Thanks for Asking | Jan. 8, 2009

Is Bon Iver the biggest local entertainment story ever?

Frank Smoot |

Volume One said “it’s unlikely there’s ever been [a local] entertainment story bigger than the story of Bon Iver.” Is it the biggest ever?

Well, “ever” is a long time. But of all our native sons and daughters, Bon Iver (Justin Vernon’s nom de chansonnier) might rank first on the “rocket to fame” scale, certainly one definition of a big entertainment story. Loved the concert (although I did tell Judge Barland it wouldn’t be loud; sorry, your Honor.) And I know Vernon is genuinely grateful and mystified about the year he’s had.

That said, native Eau Clairian Geoff Keezer has more albums (a dozen). Recorded with Diana Krall and Chick Corea. Played the Hollywood Bowl. Was offered a job by Miles Davis — and turned it down. Then there’s Grammy nominee, blues guitarist, and former Stones Throw owner James Solberg: raised in Eau Claire, collaborated for decades with Luther Allison, often played alongside John Lee Hooker and Jimmy Reed.

Waldemar Ager, surely our most famous writer, was an immigrant, not a native son. But at that time, a lot of Eau Claire folks were immigrants. His books have been in print longer than anyone reading this column has been alive, he shared a speaker’s platform with William Jennings Bryan, and he was knighted by the King of Norway.

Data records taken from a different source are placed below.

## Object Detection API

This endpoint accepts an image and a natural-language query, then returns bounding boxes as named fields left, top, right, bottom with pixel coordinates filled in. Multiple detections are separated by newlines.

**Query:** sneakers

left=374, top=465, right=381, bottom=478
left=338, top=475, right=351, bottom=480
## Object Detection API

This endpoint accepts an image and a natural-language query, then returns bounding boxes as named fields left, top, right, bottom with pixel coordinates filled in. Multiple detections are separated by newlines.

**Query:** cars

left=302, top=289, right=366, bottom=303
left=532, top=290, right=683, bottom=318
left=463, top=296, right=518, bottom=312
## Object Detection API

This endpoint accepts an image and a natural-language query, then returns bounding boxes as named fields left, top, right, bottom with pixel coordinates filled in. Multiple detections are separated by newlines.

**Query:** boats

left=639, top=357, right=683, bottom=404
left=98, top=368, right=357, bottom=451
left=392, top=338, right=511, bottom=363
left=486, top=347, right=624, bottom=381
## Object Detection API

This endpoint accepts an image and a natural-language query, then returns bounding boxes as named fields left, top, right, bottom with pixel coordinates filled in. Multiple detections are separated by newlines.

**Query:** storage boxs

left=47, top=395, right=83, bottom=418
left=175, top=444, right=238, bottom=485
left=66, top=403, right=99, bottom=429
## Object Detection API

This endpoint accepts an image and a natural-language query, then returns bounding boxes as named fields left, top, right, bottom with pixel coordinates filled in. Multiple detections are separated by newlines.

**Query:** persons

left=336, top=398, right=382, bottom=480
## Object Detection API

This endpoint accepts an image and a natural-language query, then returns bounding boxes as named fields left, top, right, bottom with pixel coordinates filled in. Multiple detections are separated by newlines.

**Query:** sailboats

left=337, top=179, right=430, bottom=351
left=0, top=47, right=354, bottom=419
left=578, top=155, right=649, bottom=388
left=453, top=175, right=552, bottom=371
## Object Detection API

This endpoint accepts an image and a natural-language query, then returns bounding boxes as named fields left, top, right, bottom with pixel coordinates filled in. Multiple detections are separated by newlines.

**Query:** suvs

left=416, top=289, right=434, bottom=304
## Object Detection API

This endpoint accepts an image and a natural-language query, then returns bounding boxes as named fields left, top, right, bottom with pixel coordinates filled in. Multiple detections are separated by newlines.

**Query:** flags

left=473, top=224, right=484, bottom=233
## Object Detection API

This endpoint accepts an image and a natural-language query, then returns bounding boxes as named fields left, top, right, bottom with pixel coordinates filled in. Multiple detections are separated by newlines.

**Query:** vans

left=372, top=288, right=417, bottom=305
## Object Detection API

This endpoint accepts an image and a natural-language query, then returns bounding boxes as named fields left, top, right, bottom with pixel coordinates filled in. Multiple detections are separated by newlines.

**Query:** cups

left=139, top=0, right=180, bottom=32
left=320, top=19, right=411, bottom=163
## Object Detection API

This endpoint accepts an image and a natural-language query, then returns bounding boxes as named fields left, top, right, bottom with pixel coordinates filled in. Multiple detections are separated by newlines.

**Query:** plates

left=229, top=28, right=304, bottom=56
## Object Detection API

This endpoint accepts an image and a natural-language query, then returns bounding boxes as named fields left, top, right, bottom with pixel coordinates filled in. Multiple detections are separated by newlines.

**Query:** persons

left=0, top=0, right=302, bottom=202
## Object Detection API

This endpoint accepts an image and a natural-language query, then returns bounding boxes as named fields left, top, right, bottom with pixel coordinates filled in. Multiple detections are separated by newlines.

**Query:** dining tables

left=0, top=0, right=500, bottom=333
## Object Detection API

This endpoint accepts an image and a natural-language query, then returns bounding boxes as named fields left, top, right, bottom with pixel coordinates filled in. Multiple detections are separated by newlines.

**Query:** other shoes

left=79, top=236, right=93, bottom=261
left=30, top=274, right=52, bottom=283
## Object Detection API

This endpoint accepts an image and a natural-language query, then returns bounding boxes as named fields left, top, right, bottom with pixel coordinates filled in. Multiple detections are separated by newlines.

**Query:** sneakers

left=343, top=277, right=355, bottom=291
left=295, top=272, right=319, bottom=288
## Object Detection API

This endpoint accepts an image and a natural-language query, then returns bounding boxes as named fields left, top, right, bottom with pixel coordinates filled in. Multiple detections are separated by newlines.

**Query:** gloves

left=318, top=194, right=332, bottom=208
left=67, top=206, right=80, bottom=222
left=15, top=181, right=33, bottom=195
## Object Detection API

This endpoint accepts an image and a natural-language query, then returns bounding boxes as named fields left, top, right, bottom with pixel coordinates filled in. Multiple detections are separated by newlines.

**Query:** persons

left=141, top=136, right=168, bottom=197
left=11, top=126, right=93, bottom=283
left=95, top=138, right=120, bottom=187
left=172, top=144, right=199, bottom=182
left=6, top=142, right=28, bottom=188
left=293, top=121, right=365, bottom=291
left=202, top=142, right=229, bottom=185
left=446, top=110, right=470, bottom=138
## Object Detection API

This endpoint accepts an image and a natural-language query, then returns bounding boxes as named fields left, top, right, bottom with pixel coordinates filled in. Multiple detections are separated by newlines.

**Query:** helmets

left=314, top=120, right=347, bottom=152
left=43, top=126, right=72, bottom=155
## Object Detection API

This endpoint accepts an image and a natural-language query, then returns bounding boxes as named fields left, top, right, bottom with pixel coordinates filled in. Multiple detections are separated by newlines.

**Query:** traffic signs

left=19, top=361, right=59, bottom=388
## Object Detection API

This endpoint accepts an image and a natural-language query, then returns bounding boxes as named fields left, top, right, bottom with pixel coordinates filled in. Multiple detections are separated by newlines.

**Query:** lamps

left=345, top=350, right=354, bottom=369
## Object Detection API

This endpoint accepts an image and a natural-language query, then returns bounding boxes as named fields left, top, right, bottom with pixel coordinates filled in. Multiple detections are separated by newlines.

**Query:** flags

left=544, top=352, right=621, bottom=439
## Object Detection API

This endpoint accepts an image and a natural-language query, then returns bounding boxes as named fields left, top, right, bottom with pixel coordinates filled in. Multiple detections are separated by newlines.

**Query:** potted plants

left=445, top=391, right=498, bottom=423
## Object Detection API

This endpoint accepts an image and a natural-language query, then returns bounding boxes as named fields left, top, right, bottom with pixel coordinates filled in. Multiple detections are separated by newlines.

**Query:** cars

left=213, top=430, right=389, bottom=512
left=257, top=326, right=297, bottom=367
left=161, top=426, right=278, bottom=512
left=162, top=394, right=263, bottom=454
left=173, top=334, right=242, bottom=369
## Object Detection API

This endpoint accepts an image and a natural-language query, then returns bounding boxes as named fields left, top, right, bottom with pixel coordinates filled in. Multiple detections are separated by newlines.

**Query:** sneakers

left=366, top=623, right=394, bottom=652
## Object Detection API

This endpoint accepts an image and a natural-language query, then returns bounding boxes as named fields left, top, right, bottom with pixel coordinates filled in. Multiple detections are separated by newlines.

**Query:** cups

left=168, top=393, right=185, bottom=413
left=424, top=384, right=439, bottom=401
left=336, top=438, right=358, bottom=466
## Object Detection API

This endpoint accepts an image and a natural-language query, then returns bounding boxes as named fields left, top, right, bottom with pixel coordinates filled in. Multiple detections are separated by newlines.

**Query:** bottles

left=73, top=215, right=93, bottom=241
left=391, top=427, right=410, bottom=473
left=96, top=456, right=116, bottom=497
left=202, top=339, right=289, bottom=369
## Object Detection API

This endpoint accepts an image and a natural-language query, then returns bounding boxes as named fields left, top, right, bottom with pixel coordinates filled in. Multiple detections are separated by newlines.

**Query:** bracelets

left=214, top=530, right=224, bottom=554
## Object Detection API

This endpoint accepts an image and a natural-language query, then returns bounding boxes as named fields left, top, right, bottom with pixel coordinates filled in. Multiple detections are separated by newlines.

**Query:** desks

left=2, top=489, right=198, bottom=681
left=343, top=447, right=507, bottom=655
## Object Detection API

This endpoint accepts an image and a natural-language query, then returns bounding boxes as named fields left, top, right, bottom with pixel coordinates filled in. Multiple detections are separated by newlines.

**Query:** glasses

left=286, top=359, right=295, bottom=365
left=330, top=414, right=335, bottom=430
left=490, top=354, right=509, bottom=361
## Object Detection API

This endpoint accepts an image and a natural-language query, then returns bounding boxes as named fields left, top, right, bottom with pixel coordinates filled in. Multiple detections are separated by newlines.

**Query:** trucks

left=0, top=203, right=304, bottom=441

Laila Robbins lived here several years and got a theater degree at UWEC. She’s been on Broadway 20 years and been in some 30 films and television shows, playing opposite Steve Martin, Tom Selleck, Robert De Niro. In the early ’90s, she starred on a primetime ABC drama, Gabriel’s Fire along with James Earl Jones.

But if I named a champ, I might name Ole Bull: friends with Edvard Grieg and Franz Liszt, stands as one of the great violinists in history. Statues of Bull grace Bergen, Norway, and Loring Park, Minneapolis. Concert halls and a U.S. State Park bear his name. Fifteen ocean liners and perhaps a thousand other vessels guided his seafaring funeral procession. The movie about his life is called The Titan, if that’s any indication.

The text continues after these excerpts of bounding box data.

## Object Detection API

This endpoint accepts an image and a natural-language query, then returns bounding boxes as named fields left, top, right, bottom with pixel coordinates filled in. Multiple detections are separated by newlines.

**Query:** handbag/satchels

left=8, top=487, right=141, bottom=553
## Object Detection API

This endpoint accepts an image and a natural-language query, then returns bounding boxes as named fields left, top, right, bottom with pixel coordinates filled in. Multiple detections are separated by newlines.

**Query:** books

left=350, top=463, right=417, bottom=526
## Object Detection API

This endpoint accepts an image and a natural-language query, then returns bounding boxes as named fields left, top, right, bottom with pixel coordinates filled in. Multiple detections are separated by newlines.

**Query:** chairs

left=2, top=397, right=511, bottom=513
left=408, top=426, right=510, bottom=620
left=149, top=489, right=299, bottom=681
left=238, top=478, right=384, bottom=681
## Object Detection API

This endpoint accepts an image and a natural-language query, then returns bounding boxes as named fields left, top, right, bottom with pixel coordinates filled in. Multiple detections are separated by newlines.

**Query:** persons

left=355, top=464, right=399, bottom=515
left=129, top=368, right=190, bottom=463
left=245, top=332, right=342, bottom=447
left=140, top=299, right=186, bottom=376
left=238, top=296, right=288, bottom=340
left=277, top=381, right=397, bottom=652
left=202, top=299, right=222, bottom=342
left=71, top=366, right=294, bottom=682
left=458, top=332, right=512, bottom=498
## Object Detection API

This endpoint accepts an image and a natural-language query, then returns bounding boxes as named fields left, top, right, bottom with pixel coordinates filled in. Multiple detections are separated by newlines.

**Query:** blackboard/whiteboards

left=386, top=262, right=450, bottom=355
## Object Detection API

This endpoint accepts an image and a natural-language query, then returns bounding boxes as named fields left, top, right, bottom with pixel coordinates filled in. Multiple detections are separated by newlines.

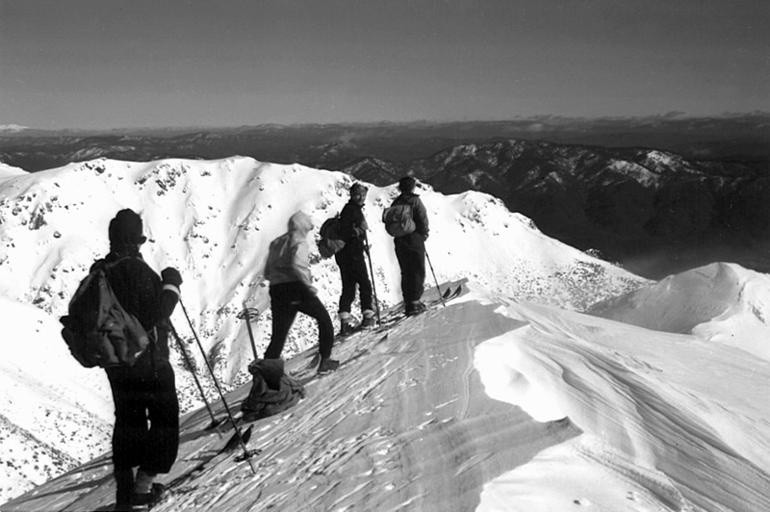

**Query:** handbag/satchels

left=241, top=359, right=306, bottom=422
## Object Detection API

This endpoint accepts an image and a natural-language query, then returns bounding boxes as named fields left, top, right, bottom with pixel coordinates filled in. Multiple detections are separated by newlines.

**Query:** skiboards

left=164, top=423, right=254, bottom=492
left=287, top=333, right=388, bottom=388
left=305, top=285, right=461, bottom=359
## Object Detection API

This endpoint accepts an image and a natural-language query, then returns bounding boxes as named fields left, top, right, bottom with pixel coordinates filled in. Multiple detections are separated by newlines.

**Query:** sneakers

left=341, top=317, right=359, bottom=335
left=134, top=483, right=165, bottom=504
left=363, top=313, right=377, bottom=327
left=318, top=358, right=339, bottom=374
left=405, top=301, right=425, bottom=316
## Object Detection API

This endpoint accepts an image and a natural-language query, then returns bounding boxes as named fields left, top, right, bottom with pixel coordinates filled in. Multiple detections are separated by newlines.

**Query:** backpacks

left=317, top=204, right=359, bottom=260
left=385, top=194, right=416, bottom=238
left=60, top=255, right=158, bottom=369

To be fair, Bull’s Eau Claire connection is much more slender than Vernon’s. He married an Eau Claire native, Sara Thorp, they owned property for years within our fair city limits, and I’m sure he spent some uncomfortable Thanksgivings with the in-laws. He played here at least once, in October 1870. Humongous entertainment story. Huge.

But, while you’ll find the Bull name on Eau Claire land deeds, he was really a citizen of the world. He made one of his American homes the Knapp House (a future Governor’s mansion) in Madison; owned 11,000 acres in Pennsylvania — including four modest but entire towns; and owned a whole island off Norway, where he had his own castle. Let me repeat: His own castle on his own island. That’s like Johnny Depp or Elton John or John Lennon big.
    So, then, what’s the matrix between biggest and most local? Or between writer, actor, and musician? Or between David Letterman and the King of Norway? Who knows? These kinds of phrases are what historians call “marketing.”